Directions:
From the passage on rigor mortis and cold shortening, reproduce word for word the part that opens with the words "13 Rigor & Cold" and closes with "merely rip it.".

Excerpt to read:

»»

13 Rigor & Cold shortening

13.1 Introduction

Rigor mortis is a loss of muscle extensibility marking the conversion of muscle to meat. In other words, living muscles can be stretched and they return to their resting length when released.  Meat cannot be stretched and has very little elasticity.  A strong attempt to stretch a length of meat will merely rip it.

Just before a muscle sets in rigor mortis, it may attempt to shorten. Refrigeration increases the shortening - giving rise to the name cold shortening.  But even cold shortening is weak relative to contraction of a living muscle.  A muscle will only contract if there are no skeletal restraints.  What does this mean?  Consider a beef animal walking into the abattoir on all four legs - a leg at each corner of the body.  We slaughter it and suspend it by its hindlimbs.  The muscles ventral to the vertebral column are stretched and cannot shorten before rigor mortis develops.  But the muscles dorsal to the vertebral column have no skeletal restraints and are free to contract - either from the very weak  shortening just before rigor develops, or the slightly stronger cold shortening caused by refrigeration.

««

Provided information:
»»

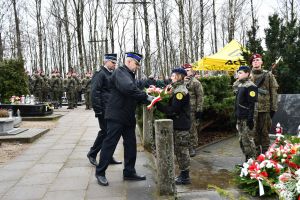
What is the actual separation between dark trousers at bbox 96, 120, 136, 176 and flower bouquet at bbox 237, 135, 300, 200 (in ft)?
5.66

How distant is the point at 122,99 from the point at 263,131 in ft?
10.6

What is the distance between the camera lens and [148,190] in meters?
5.61

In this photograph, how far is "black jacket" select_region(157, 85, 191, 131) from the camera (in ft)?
19.9

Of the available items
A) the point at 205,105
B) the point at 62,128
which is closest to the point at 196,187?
the point at 205,105

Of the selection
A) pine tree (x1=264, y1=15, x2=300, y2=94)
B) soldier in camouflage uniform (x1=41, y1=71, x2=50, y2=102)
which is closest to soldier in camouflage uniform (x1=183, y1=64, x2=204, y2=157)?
pine tree (x1=264, y1=15, x2=300, y2=94)

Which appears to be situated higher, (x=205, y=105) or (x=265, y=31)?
(x=265, y=31)

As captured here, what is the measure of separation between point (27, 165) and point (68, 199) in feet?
8.18

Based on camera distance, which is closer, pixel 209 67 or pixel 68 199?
pixel 68 199

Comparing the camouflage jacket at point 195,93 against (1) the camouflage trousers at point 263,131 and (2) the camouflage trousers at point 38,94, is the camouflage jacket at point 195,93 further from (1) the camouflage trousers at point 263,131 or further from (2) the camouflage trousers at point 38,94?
(2) the camouflage trousers at point 38,94

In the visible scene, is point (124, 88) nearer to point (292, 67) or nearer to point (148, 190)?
point (148, 190)

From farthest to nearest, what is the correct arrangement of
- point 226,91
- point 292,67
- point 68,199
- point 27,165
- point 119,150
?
point 226,91 < point 292,67 < point 119,150 < point 27,165 < point 68,199

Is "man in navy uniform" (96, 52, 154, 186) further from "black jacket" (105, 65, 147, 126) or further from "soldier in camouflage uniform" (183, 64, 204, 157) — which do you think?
"soldier in camouflage uniform" (183, 64, 204, 157)

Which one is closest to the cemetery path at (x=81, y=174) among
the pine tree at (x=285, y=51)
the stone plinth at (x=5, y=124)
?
the stone plinth at (x=5, y=124)

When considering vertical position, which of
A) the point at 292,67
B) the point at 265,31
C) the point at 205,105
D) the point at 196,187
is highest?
the point at 265,31
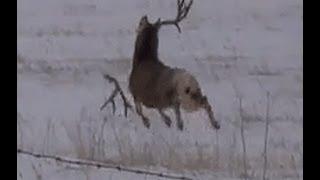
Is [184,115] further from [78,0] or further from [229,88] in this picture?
[78,0]

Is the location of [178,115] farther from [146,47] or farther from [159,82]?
[146,47]

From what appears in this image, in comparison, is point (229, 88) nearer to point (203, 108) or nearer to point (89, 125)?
point (203, 108)

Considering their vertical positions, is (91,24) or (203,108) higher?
(91,24)

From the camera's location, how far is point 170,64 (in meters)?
2.58

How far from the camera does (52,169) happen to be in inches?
104

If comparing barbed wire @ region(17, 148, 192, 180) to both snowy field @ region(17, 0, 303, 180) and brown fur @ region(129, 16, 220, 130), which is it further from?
brown fur @ region(129, 16, 220, 130)

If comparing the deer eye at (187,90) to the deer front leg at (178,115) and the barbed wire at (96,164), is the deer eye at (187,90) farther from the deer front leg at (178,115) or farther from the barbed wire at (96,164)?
the barbed wire at (96,164)

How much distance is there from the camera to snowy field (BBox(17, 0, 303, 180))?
253 cm

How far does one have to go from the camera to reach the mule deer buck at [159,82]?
2572mm

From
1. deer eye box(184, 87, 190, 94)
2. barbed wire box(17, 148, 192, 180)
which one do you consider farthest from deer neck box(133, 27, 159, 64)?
barbed wire box(17, 148, 192, 180)

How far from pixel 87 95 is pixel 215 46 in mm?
387

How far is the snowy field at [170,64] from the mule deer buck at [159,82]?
19mm
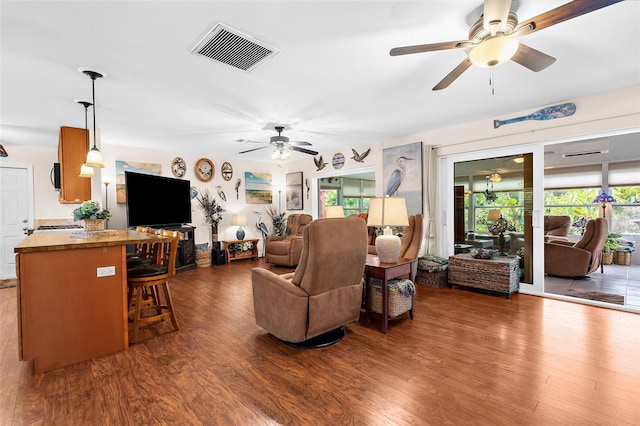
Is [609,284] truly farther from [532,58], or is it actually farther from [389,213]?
[532,58]

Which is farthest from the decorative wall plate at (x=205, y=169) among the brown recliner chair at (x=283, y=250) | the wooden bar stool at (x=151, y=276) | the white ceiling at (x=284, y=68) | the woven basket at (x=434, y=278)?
the woven basket at (x=434, y=278)

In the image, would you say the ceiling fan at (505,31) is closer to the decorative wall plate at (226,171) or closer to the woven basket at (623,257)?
the decorative wall plate at (226,171)

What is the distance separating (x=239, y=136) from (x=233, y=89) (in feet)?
6.44

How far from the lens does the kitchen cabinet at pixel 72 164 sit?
3.87 m

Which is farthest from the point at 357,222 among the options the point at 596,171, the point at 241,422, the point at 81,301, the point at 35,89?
the point at 596,171

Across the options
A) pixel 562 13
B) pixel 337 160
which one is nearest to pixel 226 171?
pixel 337 160

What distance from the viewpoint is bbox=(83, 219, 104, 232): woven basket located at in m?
2.96

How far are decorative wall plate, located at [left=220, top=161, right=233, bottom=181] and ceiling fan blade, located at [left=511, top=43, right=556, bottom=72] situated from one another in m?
5.93

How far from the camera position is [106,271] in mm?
2416

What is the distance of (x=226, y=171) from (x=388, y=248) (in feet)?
16.4

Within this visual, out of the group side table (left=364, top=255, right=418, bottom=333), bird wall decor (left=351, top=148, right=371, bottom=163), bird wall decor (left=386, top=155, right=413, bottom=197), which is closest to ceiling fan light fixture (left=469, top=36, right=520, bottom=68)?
side table (left=364, top=255, right=418, bottom=333)

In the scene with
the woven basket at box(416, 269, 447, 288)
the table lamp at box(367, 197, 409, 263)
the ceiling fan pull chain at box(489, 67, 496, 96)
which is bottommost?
the woven basket at box(416, 269, 447, 288)

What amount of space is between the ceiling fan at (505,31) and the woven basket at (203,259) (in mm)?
5374

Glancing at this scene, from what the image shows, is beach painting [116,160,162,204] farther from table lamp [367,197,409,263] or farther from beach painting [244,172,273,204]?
table lamp [367,197,409,263]
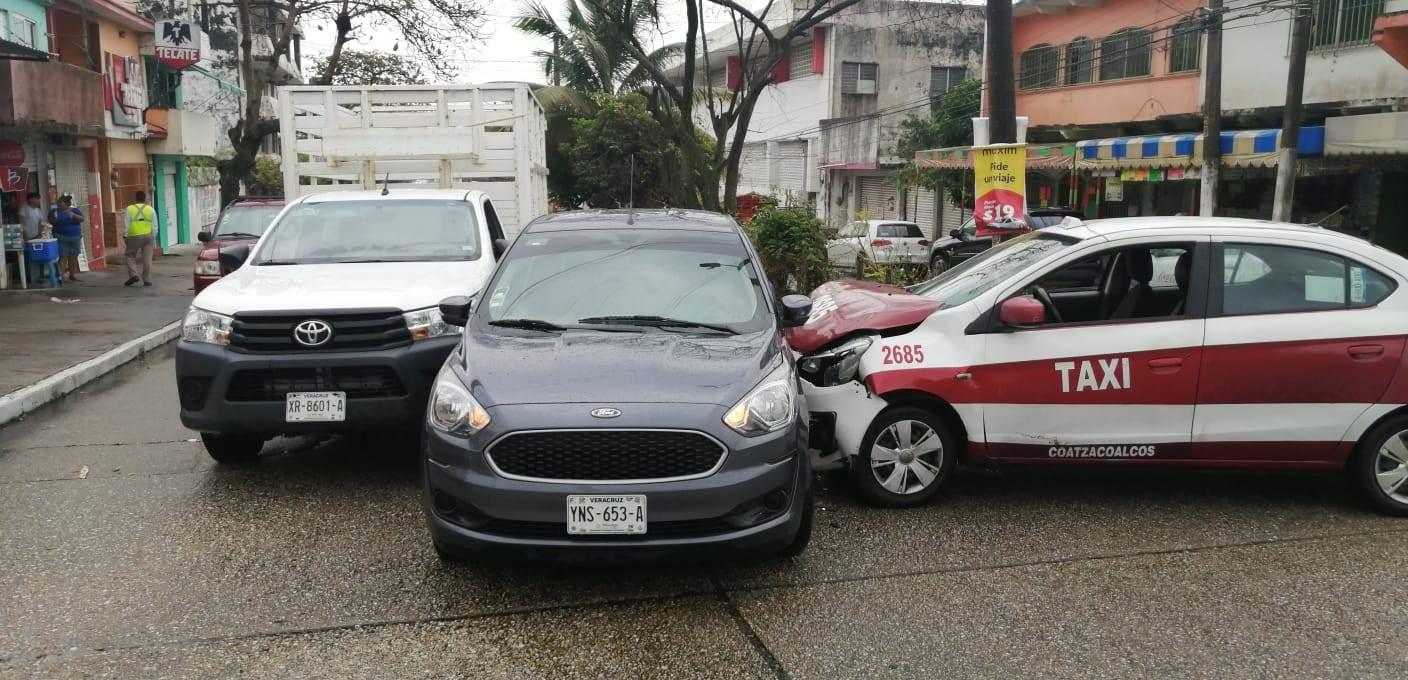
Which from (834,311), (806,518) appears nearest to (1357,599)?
(806,518)

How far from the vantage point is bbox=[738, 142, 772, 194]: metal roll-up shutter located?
42.2 m

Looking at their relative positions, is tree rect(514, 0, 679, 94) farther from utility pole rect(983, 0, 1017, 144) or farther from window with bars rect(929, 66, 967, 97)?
window with bars rect(929, 66, 967, 97)

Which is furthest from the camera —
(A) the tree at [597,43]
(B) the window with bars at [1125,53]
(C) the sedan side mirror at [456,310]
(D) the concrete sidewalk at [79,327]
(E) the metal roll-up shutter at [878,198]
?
(E) the metal roll-up shutter at [878,198]

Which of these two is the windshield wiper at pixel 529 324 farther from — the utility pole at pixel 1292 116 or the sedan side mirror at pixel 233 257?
the utility pole at pixel 1292 116

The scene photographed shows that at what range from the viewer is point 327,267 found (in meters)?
7.04

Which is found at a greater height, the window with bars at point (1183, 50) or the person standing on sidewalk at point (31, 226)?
the window with bars at point (1183, 50)

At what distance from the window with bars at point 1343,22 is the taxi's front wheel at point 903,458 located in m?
14.3

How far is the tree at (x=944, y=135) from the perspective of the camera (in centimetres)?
2755

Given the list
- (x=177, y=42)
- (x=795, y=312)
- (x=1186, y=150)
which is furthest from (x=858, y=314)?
(x=177, y=42)

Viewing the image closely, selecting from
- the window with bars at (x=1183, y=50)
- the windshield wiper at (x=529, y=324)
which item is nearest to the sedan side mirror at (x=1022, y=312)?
the windshield wiper at (x=529, y=324)

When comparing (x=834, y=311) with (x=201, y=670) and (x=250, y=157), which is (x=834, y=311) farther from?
(x=250, y=157)

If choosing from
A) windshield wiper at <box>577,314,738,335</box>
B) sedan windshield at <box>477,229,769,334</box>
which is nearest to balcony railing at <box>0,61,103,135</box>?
sedan windshield at <box>477,229,769,334</box>

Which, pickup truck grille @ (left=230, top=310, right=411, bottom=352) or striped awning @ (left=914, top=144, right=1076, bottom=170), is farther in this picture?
striped awning @ (left=914, top=144, right=1076, bottom=170)

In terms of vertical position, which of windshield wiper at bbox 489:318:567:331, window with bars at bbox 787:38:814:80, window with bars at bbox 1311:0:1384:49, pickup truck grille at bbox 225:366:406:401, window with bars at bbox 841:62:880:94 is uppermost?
window with bars at bbox 787:38:814:80
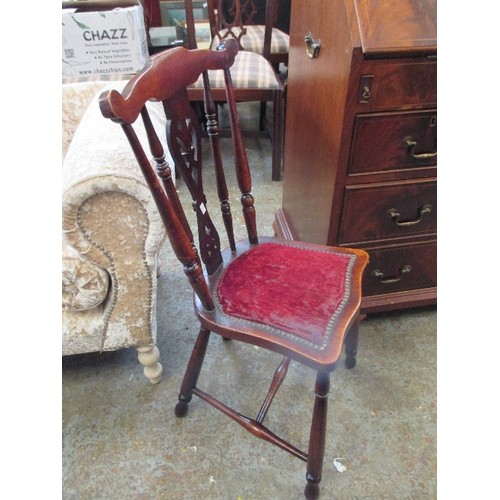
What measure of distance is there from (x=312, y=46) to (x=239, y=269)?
68 centimetres

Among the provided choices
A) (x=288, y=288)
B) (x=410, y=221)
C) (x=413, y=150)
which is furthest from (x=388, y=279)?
(x=288, y=288)

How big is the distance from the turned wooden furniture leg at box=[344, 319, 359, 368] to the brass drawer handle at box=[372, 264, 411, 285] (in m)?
0.22

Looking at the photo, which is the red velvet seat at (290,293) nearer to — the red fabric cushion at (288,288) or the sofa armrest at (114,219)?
the red fabric cushion at (288,288)

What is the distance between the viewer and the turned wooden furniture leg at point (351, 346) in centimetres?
123

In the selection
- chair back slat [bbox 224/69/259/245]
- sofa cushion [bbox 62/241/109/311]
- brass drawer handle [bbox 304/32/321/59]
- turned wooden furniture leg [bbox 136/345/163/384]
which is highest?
brass drawer handle [bbox 304/32/321/59]

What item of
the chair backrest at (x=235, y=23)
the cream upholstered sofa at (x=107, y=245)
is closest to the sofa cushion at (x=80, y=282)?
the cream upholstered sofa at (x=107, y=245)

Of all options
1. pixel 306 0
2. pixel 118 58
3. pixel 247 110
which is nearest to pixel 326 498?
pixel 306 0

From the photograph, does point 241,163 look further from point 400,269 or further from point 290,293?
point 400,269

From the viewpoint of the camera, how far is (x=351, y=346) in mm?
1277

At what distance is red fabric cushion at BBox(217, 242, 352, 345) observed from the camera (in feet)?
2.80

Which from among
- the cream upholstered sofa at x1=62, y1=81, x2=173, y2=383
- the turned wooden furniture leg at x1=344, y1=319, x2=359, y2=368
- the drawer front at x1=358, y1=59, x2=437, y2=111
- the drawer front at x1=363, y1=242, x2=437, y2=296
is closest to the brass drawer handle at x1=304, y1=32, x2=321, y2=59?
the drawer front at x1=358, y1=59, x2=437, y2=111

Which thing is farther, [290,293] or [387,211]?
[387,211]

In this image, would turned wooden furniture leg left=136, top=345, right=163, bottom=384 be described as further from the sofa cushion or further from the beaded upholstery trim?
the sofa cushion

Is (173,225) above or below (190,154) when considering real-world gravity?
below
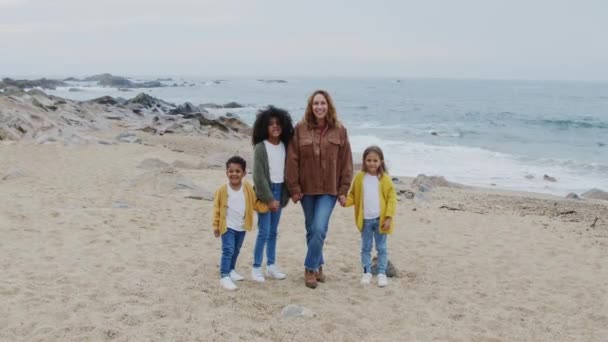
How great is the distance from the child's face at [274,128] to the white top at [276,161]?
105mm

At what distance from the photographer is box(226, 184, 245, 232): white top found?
4.82 metres

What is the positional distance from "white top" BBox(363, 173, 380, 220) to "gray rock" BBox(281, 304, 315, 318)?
1.11 metres

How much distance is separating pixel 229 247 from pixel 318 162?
3.70 feet

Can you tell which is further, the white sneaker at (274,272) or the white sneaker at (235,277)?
the white sneaker at (274,272)

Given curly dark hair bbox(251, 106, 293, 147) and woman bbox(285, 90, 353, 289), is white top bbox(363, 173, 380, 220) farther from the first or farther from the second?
curly dark hair bbox(251, 106, 293, 147)

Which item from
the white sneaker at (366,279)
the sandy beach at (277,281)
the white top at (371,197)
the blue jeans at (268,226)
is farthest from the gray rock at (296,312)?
the white top at (371,197)

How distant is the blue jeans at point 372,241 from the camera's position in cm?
516

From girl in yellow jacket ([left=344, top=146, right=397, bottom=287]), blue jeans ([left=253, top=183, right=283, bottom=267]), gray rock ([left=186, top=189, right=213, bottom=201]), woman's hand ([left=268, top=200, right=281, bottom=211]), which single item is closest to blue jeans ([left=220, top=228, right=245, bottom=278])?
blue jeans ([left=253, top=183, right=283, bottom=267])

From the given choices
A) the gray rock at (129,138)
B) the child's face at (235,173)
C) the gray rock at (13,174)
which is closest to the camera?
the child's face at (235,173)

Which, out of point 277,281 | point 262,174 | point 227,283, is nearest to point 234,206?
point 262,174

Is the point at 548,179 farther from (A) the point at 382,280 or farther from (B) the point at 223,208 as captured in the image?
(B) the point at 223,208

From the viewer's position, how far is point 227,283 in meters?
4.96

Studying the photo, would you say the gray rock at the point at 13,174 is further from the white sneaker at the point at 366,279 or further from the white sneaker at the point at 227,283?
the white sneaker at the point at 366,279

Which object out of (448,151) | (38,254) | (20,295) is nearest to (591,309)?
(20,295)
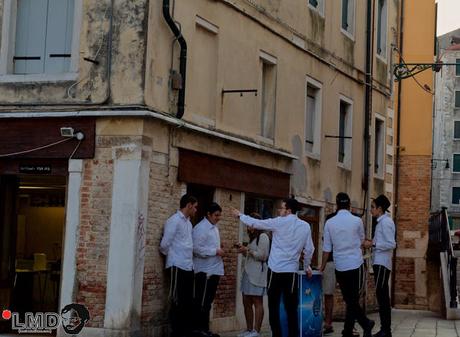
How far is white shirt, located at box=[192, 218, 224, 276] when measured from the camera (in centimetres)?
1495

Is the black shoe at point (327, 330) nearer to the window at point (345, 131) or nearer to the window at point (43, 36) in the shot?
the window at point (43, 36)

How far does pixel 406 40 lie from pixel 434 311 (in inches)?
377

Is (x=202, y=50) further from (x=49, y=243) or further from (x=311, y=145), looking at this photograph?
(x=311, y=145)

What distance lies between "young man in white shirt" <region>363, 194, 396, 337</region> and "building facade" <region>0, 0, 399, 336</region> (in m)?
3.07

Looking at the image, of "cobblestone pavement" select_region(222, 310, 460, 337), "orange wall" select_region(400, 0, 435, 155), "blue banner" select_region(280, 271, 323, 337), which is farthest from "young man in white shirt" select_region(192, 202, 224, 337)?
"orange wall" select_region(400, 0, 435, 155)

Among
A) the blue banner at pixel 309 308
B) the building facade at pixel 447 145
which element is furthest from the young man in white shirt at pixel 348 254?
the building facade at pixel 447 145

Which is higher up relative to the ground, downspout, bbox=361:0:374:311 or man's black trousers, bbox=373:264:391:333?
downspout, bbox=361:0:374:311

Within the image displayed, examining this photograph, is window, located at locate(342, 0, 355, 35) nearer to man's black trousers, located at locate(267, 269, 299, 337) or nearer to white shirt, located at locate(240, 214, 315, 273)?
white shirt, located at locate(240, 214, 315, 273)

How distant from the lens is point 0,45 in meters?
15.1

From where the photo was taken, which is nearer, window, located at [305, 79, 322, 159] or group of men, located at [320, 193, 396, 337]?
group of men, located at [320, 193, 396, 337]

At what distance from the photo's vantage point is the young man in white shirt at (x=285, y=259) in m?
13.4

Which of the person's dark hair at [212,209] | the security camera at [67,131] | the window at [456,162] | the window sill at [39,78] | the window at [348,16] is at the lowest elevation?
the person's dark hair at [212,209]

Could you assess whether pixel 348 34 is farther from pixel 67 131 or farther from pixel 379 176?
pixel 67 131

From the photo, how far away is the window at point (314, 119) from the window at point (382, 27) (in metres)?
5.56
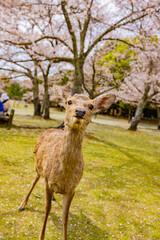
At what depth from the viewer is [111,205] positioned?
13.9 ft

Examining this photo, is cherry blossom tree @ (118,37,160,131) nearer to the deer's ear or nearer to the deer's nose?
the deer's ear

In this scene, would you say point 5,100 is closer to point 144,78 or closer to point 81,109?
point 81,109

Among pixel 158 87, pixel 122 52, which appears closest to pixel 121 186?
pixel 158 87

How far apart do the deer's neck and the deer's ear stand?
0.59 meters

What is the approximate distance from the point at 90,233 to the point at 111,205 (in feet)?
3.92

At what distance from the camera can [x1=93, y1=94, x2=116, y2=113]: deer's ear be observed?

««

Exercise result:
13 Rigor & Cold shortening

13.1 Introduction

Rigor mortis is a loss of muscle extensibility marking the conversion of muscle to meat. In other words, living muscles can be stretched and they return to their resting length when released.  Meat cannot be stretched and has very little elasticity.  A strong attempt to stretch a length of meat will merely rip it.